Submitted by Tsiatsan on Saturday, October 17 2009
güncel Kurdish Info 17.10.2009- The Kurdish Freedom Movement created the basis for current developments back in March of this year by taking various steps. Firstly the movement announced a ceasefire in 13th of April. The intention behind the ceasefire was to ensure the local elections and the Newroz celebrations could go ahead in a peaceful environment. This also had a positive effect on the success of the Kurds in the ballot box.
The KCK continued this stance to steer the process towards a peaceful solution. It later announced that its ceasefire would be extended till the 1st of June. The forces would only defend themselves if they were attacked. This decision was later extended till the 15th of July.

However, after calls from various arenas towards the KCK to extend its decision even further the decision was made, and the ceasefire was extended once again till the 1st of September.

However, after these extensions, democratic circles in Turkey made their voices heard even louder and as a result the KCK’s latest statement made on the 29th of September confirmed that it would extend its decision once again for an undetermined period while it would analyse the situation till a further announcement.

The most significant influence on these developments was the roadmap for peace prepared by the Leader of the Kurdish people, Abdullah Ocalan. The roadmap for peace was handed over to the authorities by Abdullah Ocalan on the 20th of August.
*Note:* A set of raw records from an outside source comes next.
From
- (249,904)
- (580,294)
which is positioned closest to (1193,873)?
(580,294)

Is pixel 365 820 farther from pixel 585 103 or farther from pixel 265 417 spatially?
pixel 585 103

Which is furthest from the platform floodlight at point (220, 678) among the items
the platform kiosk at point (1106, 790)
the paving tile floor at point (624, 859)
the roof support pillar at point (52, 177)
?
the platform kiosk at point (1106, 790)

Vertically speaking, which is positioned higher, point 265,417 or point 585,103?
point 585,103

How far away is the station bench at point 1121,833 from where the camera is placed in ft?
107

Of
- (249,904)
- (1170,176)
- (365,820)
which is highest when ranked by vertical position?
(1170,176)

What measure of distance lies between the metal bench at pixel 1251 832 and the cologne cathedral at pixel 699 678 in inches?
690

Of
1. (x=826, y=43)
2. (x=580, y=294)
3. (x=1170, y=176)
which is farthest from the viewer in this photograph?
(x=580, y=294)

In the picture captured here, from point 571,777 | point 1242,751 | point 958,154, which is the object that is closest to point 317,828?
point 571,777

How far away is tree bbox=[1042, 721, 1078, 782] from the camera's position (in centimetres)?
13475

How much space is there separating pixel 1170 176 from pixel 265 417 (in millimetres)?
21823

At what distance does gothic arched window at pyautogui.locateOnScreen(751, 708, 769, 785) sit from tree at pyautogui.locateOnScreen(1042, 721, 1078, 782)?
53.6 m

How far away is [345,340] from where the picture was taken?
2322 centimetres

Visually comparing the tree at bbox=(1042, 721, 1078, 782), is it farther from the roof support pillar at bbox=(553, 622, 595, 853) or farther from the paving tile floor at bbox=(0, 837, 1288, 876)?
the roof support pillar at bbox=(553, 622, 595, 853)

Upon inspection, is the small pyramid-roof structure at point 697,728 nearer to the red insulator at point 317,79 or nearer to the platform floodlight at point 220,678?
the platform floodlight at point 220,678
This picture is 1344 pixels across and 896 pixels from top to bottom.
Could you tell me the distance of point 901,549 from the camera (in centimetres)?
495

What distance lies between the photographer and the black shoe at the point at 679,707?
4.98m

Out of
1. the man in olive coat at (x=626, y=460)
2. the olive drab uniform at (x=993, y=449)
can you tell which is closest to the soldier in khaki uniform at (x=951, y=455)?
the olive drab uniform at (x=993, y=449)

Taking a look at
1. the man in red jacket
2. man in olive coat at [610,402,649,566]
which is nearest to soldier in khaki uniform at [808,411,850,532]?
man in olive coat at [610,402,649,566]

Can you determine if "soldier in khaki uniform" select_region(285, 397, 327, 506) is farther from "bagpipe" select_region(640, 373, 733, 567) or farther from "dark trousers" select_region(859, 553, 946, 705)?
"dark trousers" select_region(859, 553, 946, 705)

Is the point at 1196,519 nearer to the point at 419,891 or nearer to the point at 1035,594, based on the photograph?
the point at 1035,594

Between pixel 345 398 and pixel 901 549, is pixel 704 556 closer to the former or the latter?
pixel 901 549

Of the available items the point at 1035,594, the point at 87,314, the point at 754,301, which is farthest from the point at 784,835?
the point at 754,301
The KCK immediately announced that it would accept the roadmap for peace without exception. The steps taken by the Kurdish freedom movement forced the Turkish state into taking its own steps. Signs of movement from the state began in May after analysing the voting behaviour of the Kurdish people at the local elections.

The ‘Kurdish Problem’ became the most talked about topic in Turkey after journalist Hasan Cemal’s interview with Murat Karayilan, the Chair of the Executive Council of the KCK. In this interview, topics that were previously treated as taboos were openly discussed. For the first time the dispute was being debated by both sides.

In June at the National Security Council (MGK), the Prime Minister of Turkey announced a project which would be coordinated by home secretary Besir Atalay. Before long, Atalay began a series of meetings with civil organizations and political parties. Atalay also met with the DTP for the first time.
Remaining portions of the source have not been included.